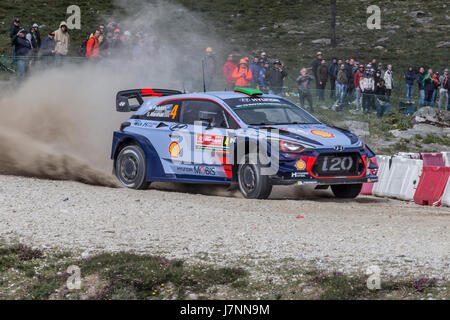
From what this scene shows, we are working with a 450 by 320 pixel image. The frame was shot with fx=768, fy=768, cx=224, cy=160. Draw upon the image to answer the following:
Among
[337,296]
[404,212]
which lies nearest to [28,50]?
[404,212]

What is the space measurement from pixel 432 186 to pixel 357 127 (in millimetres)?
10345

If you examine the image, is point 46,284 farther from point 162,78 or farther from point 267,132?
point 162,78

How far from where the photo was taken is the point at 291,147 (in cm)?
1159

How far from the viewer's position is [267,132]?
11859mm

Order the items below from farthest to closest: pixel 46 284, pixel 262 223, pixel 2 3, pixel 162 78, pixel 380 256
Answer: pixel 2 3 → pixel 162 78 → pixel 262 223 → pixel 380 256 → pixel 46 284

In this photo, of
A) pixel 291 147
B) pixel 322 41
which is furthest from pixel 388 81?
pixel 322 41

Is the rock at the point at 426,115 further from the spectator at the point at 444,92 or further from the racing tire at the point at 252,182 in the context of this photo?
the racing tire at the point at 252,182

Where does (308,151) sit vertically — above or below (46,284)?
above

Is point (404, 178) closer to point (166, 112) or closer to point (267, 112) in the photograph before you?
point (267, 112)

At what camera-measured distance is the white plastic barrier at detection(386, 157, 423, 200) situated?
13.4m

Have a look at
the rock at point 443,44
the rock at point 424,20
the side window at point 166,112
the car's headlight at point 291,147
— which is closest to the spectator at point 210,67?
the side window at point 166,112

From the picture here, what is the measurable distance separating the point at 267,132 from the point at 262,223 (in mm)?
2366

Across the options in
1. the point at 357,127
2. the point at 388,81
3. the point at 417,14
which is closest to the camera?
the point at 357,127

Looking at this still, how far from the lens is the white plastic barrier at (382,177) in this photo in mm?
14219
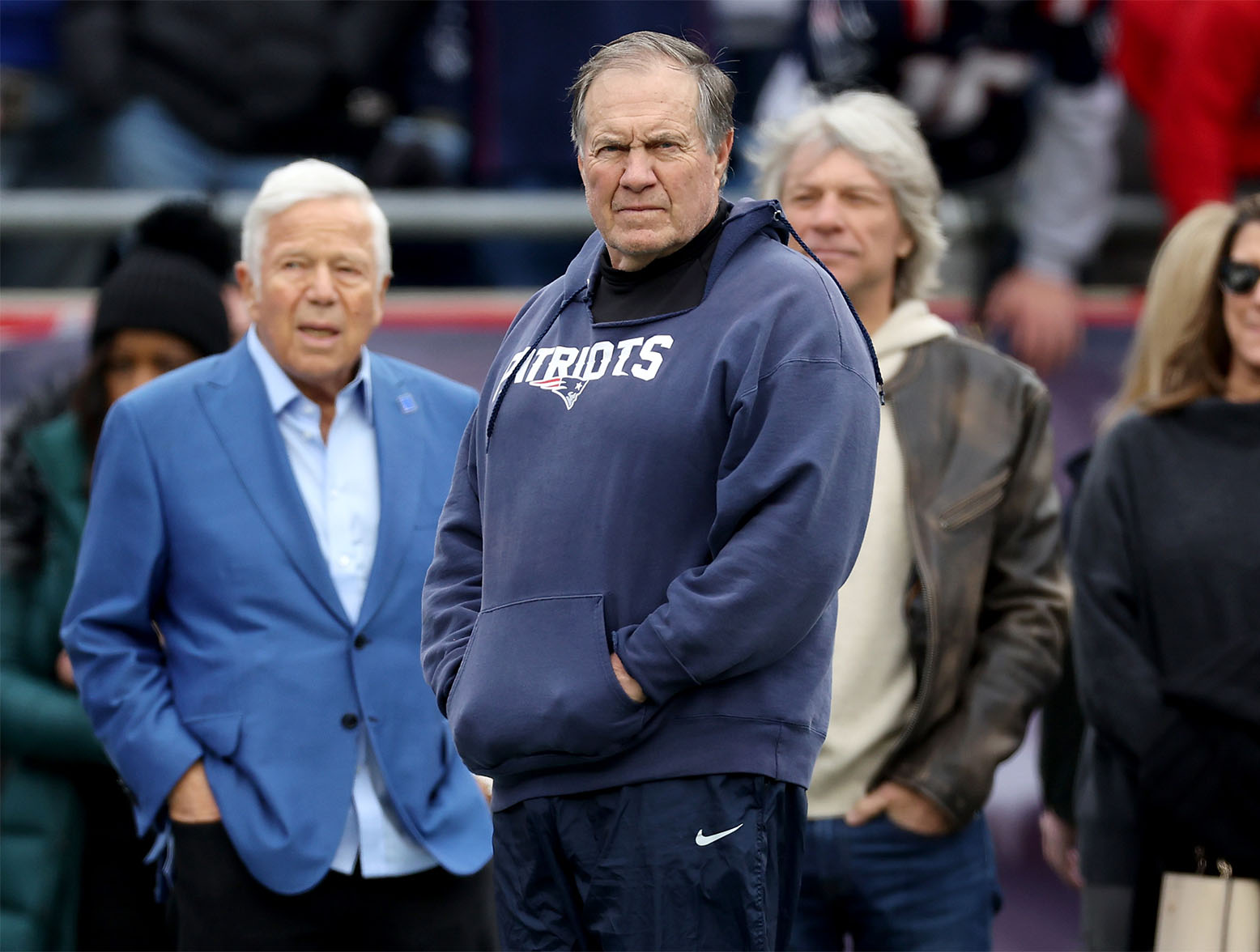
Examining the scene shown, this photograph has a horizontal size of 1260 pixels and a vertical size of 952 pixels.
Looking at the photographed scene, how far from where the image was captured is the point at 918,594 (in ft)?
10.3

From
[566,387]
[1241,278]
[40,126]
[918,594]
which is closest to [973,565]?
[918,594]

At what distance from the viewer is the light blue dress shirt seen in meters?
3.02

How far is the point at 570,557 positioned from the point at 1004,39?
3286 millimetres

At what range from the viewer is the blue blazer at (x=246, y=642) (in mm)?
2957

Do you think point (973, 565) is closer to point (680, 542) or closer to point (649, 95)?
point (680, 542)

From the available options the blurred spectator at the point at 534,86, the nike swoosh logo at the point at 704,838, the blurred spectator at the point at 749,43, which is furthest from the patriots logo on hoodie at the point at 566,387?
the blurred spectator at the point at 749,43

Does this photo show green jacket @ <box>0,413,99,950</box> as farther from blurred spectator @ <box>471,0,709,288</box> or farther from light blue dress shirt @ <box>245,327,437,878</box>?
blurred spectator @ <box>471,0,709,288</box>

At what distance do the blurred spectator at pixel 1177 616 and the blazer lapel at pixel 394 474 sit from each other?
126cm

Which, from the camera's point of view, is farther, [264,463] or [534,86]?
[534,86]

+ + +

> **INSTRUCTION**:
Please reproduce all of the material above line for line, leaving out the pictures.

> **RESULT OF THE EXERCISE**:
From what this scene shows, we are working with a 450 by 320 pixel image. The frame was shot with fx=768, fy=768, cx=224, cy=160. Draw upon the image to answer the following:
Among
[337,296]
[404,212]
which lies nearest to [28,50]?
[404,212]

What is the space measurement from pixel 432 186 to pixel 357 127 (in millimetres)?
10345

If you examine the image, is point 46,284 farther from point 162,78 or farther from point 267,132?
point 162,78

How far from where the photo was taken is the point at 291,147 (in cm)?
1159

How far from the viewer's position is [267,132]?
11859mm

Order the items below from farthest to closest: pixel 46 284, pixel 262 223, pixel 2 3, pixel 162 78, pixel 380 256
Answer: pixel 2 3 → pixel 162 78 → pixel 262 223 → pixel 380 256 → pixel 46 284

In this photo, of
A) pixel 291 147
B) pixel 322 41
which is furthest from pixel 388 81?
pixel 322 41

Is the rock at the point at 426,115 further from the spectator at the point at 444,92 or further from the racing tire at the point at 252,182 in the context of this photo?
the racing tire at the point at 252,182

Where does (308,151) sit vertically — above or below (46,284)?
above

Is point (404, 178) closer to point (166, 112) or closer to point (267, 112) in the photograph before you?
point (267, 112)

At what camera-measured distance is the white plastic barrier at detection(386, 157, 423, 200) situated?
13.4m

Have a look at
the rock at point 443,44
the rock at point 424,20
the side window at point 166,112
the car's headlight at point 291,147
— which is closest to the spectator at point 210,67?
the side window at point 166,112

From the picture here, what is the measurable distance separating the point at 267,132 from the point at 262,223 (in mm)?
2366

Across the options in
1. the point at 357,127
2. the point at 388,81
3. the point at 417,14
which is closest to the camera?
the point at 357,127

Looking at this still, how far from the lens is the white plastic barrier at (382,177) in this photo in mm?
14219
Examining the scene shown, this photograph has a horizontal size of 1260 pixels and a vertical size of 952 pixels.
Looking at the photographed scene, how far from where the image was captured is the point at 918,594 (in ft)?
10.3

From
[566,387]
[1241,278]
[40,126]
[918,594]
which is closest to [973,565]?
[918,594]

At what distance from the viewer is the light blue dress shirt seen in meters?
3.02

How far is the point at 570,557 positioned from the point at 1004,39?
3286 millimetres

At what range from the viewer is the blue blazer at (x=246, y=642) (in mm)?
2957

Do you think point (973, 565) is closer to point (680, 542) or closer to point (649, 95)?
point (680, 542)

From the available options the blurred spectator at the point at 534,86, the nike swoosh logo at the point at 704,838, the blurred spectator at the point at 749,43, which is furthest from the patriots logo on hoodie at the point at 566,387?
the blurred spectator at the point at 749,43

Does this photo show green jacket @ <box>0,413,99,950</box> as farther from blurred spectator @ <box>471,0,709,288</box> or farther from light blue dress shirt @ <box>245,327,437,878</box>?
blurred spectator @ <box>471,0,709,288</box>

At what distance do the blurred spectator at pixel 1177 616 and the blazer lapel at pixel 394 474 sit from each other?
126cm

Which, from the camera's point of view, is farther, [264,463] or [534,86]?
[534,86]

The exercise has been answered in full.